Prison sentence for 95-year-old German Holocaust denier

The accused Holocaust denier Ursula Haverbeck sits in the district court at the start of her appeal proceedings. As the trial of notorious 95-year-old Holocaust denier Ursula Haverbeck draws to a close in the northern German port city of Hamburg, a verdict could be handed down on Wednesday. Markus Scholz/dpa Pool/dpa

A notorious 95-year-old German Holocaust denier was sentenced to one year and four months in prison after being convicted of incitement by a court in Hamburg on Wednesday.

The charges against Ursula Haverbeck stem from comments she made during the 2015 criminal trial of former Nazi SS member Oskar Gröning, who served as a guard at Auschwitz.

Haverbeck claimed to reporters covering the trial that Auschwitz - where historians estimate the Nazis systematically murdered at least 1.1 million people - was only a labour camp, not an extermination camp.

She made similar false claims in a television interview with the regional public broadcaster NDR.

The Hamburg court said on Wednesday that four months of Haverbeck's sentence would be considered served already because of long delays in bringing the case to trial.

The verdict is not yet final and may be appealed.

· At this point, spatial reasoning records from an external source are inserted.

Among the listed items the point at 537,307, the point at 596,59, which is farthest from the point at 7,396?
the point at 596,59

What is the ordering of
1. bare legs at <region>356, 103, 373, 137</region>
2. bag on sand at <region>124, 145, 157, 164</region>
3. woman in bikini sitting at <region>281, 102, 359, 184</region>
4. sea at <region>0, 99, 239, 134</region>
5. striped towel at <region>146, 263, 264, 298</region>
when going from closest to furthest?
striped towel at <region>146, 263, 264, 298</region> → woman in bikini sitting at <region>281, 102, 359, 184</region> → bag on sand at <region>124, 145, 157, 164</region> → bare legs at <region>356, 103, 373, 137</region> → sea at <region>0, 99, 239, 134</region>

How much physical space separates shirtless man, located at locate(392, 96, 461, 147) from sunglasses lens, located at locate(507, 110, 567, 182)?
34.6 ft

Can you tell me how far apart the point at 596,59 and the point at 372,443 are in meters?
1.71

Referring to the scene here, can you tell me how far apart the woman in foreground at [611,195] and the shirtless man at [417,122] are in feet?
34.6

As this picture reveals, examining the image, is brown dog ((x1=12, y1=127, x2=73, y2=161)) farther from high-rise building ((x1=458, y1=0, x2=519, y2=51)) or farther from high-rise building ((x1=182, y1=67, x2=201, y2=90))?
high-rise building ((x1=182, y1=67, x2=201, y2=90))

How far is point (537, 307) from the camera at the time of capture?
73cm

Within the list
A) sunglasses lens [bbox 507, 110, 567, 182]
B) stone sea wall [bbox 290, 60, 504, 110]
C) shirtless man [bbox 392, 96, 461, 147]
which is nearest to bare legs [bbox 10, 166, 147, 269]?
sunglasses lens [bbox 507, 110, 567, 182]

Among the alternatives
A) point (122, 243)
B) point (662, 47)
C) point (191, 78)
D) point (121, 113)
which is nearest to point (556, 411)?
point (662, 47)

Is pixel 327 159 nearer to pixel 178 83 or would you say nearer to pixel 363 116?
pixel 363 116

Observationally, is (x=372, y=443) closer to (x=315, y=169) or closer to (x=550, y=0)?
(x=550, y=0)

Haverbeck, who is a well-known figure in German far-right extremist circles, was originally sentenced to 10 months in prison without probation by the district court in Hamburg in 2015.

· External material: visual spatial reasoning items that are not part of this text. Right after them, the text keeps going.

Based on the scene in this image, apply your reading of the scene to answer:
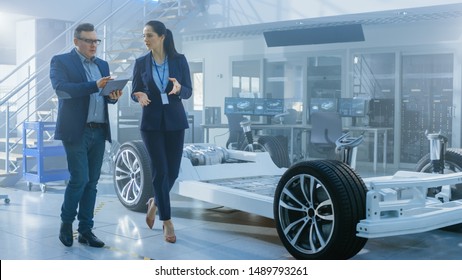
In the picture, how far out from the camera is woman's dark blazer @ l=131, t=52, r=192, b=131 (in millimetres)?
3607

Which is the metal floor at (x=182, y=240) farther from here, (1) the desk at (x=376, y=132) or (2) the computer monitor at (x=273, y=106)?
(2) the computer monitor at (x=273, y=106)

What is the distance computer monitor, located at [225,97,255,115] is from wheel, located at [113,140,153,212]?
17.0 ft

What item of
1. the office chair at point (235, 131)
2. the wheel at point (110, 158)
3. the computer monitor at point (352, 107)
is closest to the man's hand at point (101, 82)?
the wheel at point (110, 158)

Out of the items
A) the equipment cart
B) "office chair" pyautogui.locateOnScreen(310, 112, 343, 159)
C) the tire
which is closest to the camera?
the equipment cart

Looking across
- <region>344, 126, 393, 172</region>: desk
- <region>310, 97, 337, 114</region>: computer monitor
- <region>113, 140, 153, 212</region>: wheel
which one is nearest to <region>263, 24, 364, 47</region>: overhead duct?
<region>310, 97, 337, 114</region>: computer monitor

She lodged an appeal, but the trial did not take place until nine years later.

For years, criminal courts have repeatedly had to deal with statements made by Haverbeck.

The elderly extremist was first convicted for the first time in 2004 and received a fine. She previously served more than two years in prison for Holocaust denial.

In 2022, a court in Berlin sentenced her to one year in prison for incitement to hatred. She has not yet served her sentence.